Starbucks looks to recycle all cups by 2015


By Jake Thomas, Resource Recycling

If Starbucks is to achieve its bold goal of ensuring that each and every one of the 4 billion cups its consumers use every year is recyclable or reusable by 2015, it's going to take help from other retailers, including competitors, and especially consumers. That was one of the takeaways from a webinar held last week by the coffee behemoth that shed light on its cup recycling ambitions.
Since 2009, Starbucks has implemented recycling programs in 18 markets, established partnerships with several municipalities and concluded three recycling pilots.

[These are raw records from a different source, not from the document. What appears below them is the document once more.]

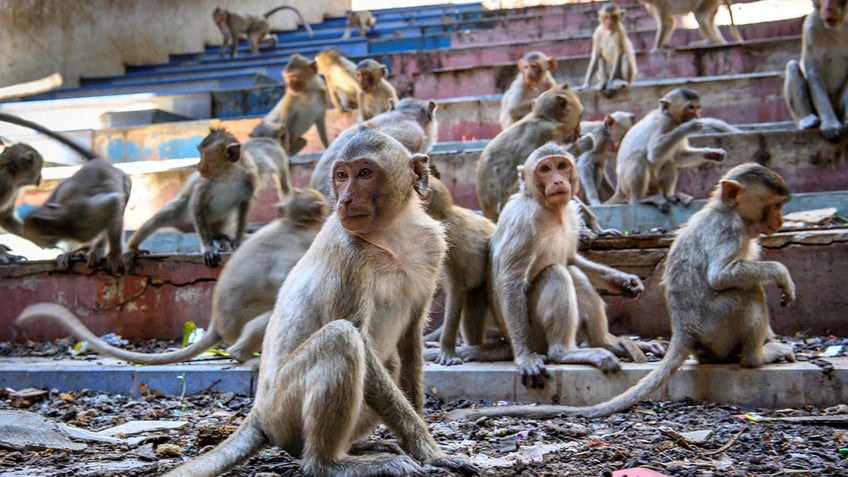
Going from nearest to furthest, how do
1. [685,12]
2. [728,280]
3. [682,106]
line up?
1. [728,280]
2. [682,106]
3. [685,12]

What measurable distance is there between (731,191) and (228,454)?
3600 mm

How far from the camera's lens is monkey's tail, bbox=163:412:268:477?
3.18 m

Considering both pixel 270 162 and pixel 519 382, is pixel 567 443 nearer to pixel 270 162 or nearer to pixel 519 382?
pixel 519 382

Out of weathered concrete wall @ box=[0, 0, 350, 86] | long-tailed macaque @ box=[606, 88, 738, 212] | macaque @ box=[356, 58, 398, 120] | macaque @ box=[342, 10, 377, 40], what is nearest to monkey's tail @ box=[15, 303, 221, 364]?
long-tailed macaque @ box=[606, 88, 738, 212]

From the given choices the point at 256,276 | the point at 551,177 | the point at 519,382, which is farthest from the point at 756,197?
the point at 256,276

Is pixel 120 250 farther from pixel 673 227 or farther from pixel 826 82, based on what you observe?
pixel 826 82

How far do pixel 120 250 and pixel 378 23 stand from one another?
45.0 ft

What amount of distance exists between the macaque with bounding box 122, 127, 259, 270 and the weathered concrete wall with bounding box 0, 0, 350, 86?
30.2 feet

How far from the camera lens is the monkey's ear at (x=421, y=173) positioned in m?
3.83

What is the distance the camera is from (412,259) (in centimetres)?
375

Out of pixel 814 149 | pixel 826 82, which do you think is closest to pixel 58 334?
pixel 814 149

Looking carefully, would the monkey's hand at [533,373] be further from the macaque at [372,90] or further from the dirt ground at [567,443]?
the macaque at [372,90]

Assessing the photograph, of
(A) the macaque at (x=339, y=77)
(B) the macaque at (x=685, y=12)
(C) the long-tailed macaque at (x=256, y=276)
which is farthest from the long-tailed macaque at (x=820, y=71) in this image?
(A) the macaque at (x=339, y=77)

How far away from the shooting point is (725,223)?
17.7 feet
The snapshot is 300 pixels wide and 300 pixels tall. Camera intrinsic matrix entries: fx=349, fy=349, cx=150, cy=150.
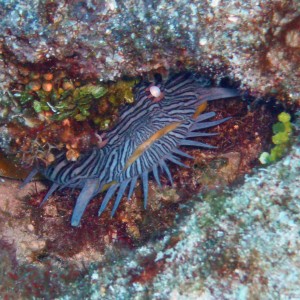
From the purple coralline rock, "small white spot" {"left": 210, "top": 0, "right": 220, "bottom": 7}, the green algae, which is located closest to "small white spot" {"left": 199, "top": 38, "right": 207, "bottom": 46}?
the purple coralline rock

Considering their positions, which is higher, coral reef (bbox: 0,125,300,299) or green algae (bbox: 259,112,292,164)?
green algae (bbox: 259,112,292,164)

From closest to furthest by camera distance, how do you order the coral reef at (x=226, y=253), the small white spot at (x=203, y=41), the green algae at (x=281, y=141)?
1. the coral reef at (x=226, y=253)
2. the small white spot at (x=203, y=41)
3. the green algae at (x=281, y=141)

The company also wrapped up another project late last year with International Paper that demonstrated that its ubiquitous paper cups can indeed be recycled into new ones.
Last week's webinar, held as part of the company's third "Cup Summit" at the Massachusetts Institute of Technology, featured a panel that included representatives from all corners of the cup supply chain that highlighted how scale and cooperation will be critical in realizing Starbucks' aspirations.

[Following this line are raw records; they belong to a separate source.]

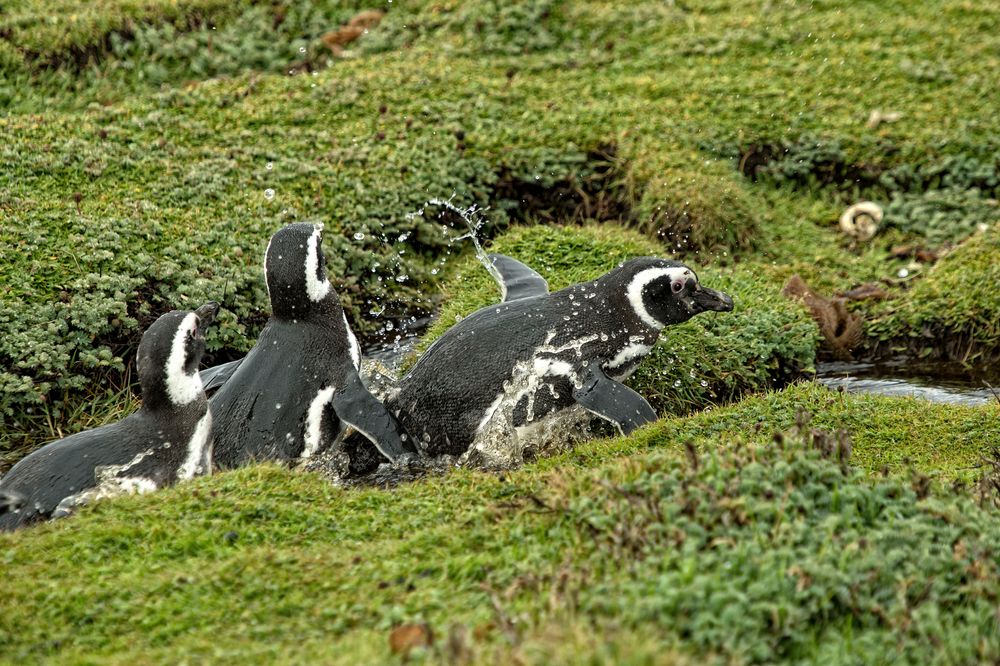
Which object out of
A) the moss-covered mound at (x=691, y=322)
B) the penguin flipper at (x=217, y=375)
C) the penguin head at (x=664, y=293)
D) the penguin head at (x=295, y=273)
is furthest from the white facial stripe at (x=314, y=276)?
the penguin head at (x=664, y=293)

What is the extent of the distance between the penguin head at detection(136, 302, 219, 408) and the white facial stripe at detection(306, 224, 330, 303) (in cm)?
80

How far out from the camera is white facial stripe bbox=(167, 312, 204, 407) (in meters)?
5.64

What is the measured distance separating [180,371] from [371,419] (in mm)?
1043

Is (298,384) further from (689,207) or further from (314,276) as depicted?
(689,207)

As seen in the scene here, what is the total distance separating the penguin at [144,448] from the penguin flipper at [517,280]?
88.7 inches

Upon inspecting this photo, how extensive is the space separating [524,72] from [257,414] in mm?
6035

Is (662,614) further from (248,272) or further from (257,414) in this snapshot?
(248,272)

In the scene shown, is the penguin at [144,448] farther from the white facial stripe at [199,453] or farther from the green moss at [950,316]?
the green moss at [950,316]

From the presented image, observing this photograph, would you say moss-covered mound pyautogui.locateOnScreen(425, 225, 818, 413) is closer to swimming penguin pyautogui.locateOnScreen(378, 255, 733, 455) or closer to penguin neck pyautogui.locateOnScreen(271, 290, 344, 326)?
swimming penguin pyautogui.locateOnScreen(378, 255, 733, 455)

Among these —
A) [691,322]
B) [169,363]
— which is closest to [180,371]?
[169,363]

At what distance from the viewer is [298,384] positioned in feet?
20.5

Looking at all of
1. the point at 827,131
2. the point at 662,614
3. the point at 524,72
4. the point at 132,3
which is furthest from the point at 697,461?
the point at 132,3

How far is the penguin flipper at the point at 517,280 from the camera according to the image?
7465 millimetres

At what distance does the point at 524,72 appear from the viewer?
11117 mm
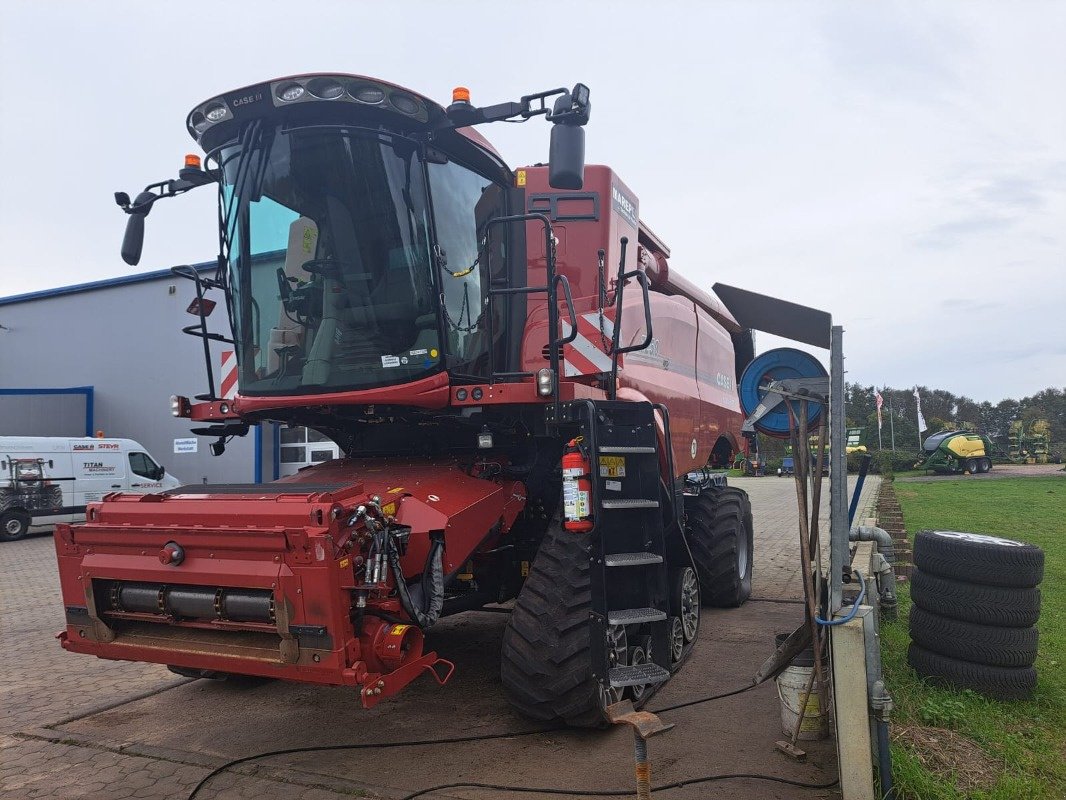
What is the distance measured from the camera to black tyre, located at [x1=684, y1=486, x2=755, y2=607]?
759 cm

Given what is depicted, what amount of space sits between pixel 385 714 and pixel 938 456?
33657 millimetres

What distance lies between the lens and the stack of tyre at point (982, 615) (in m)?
4.50

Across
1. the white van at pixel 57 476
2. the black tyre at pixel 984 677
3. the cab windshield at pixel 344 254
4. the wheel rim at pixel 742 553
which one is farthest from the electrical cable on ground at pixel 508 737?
the white van at pixel 57 476

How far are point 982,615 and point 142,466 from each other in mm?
16968

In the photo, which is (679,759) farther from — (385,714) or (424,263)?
(424,263)

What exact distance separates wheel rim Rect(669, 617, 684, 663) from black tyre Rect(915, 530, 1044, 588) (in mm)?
1780

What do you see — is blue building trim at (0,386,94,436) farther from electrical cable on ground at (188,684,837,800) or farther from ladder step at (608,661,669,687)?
ladder step at (608,661,669,687)

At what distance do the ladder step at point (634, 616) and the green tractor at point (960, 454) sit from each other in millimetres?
32561

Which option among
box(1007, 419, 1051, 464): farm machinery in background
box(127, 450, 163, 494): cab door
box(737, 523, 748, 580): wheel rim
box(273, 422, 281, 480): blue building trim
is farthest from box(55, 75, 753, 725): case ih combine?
box(1007, 419, 1051, 464): farm machinery in background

"Yeah, there's 4 billion Starbucks paper cups out there every year that we generate, but that's not a lot to a paper company, and the desire and need for scale is what we're really talking about is the most important aspect here," said Starbucks Director of Environmental Impact Jim Hanna, who moderated the panel.
Despite the mounds of paper cups Starbucks produces every year, paper company Georgia-Pacific could process all of them in four days at its Green Bay, Wisconsin mill, said Hanna, who also noted that the company has a 100-percent recycling volume target for all its cups by 2015.
To get the needed scale, according to Hanna, Starbucks will need to work with other companies, including competitors such as Canada's ubiquitous coffee-and-donut chain Tim Hortons, which initiated a similar cup recycling project in 2008 in Toronto.
According to Tim Hortons Environmental Affairs Manager Carol Patterson, who was present on the panel, the company worked with other retailers in the area to build the needed volume for their successful cup recycling initiative.
"So if you sort of take that as a microcosm of what could be if we collaborated and ensured that all retailers and all waste industries were taking the materials, [it's] a perfect example of how collaboration could work to build volume and to have a marketable product," she said.
As part of the project, according to Patterson, Tim Hortons actively engaged their employees while making trash and recycling bins easy to use for customers.
Customers, according to members of the panel, will be an important piece of making this all work because if the cups are contaminated they'll be harder to market.
Joe Burke, Action Carting Environmental Services director of sales and panelist, said his company, which provides recycling services to Starbucks, could handle some contamination, but it would best if customers would just get rid of any fluid before recycling the cup.
Peter Senge, a senior lecturer at MIT who appeared on the panel, said that this will require a shift in consumer thinking and added that personalizing each party's role in the project will help make it successful.
"If I know that emptying out my cup — which takes all of one second — will make Joe's business successful, which will make the recycling thing work, then, boom, I'm now paying attention to part of the system that I was ignoring before," said Senge.
However, the big obstacle, said Hanna, is the lack of infrastructure for consumers in some parts of the country to recycle their cups.
"It's a tough goal and we only have a few years left to reach that goal," said Hanna, who remains optimistic.
Other topics discussed by the panel included Starbucks' efforts to encourage customers to bring in their own mugs. Currently, Starbucks will take 10 cents off the price of a beverage served in a mug or tumbler brought in by a customer. However, Hanna noted that this incentive has had limited success. Upping the discount significantly, he said, would quickly turn Starbucks into a nonprofit company.
Also brought up was Starbucks' decision to use No. 5 plastic, polypropelene, for its cold cups over the more commonly recyclable plastics No. 1 and No. 2.
"The reason we did that is we look at the total environmental footprint of our cups from cradle to grave, you know, manufacturing and raw material and disposals and all these things, and what we were discovering was on the manufacturing side, by switching to polypropylene, we significantly reduced the carbon footprint of those cups by over 45 percent from the previous material," he said.